The House Finch turf wars in my garden. Shit is wild. I would be remiss if I didn’t use this as an opportunity to weave in my new found obsession with lackadaisical birdwatching. There is some sort of metaphor about over feeding, poisoned resources and the historicization of limited access. But that also feels like a wing and a prayer. See what I did there? Powerful.

Where are the intersections of spirituality and power for you? What actions or practices have you incorporated in your life to cultivate personal power?

Somehow, this is where I find the most comfort in thinking about my own relationship to power. In the moments that I have felt truly Powerful, there was a direct correlation to what I can describe as a particular alignment that was deeply internal but also larger than I understand myself to be.

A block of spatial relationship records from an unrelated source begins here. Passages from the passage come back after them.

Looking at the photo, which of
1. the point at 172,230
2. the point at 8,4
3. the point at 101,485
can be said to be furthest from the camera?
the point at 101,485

A Yardie  question: What are you reading now? 

The Spook Who Sat by the Door by Sam Greenlee

Potential History: Unlearning Imperialism by Ariella Azoulay

The Rings of Saturn by W.G. Sebald

We’ll see who gets finished first...

 

Lead Image Caption: Christie Neptune, Two Miles Deep In La La Land, 2007-2012, 16mm Film Transfer to Video, Duration: 01:48 min

Joeonna Bellorado-Samuels is the founder of We Buy Gold, a roving gallery presenting exhibitions, commissioned projects, and public events, and a Director at the Jack Shainman Gallery, New York. She is on the curatorial team of The Racial Imaginary Institute, a member of National Advisory Council of The Center for Art & Public Exchange at the Mississippi Museum of Art and was a founding Director of For Freedoms, the first artist-run Super PAC which uses art to inspire deeper political engagement for citizens who want to have a greater impact on the American political landscape.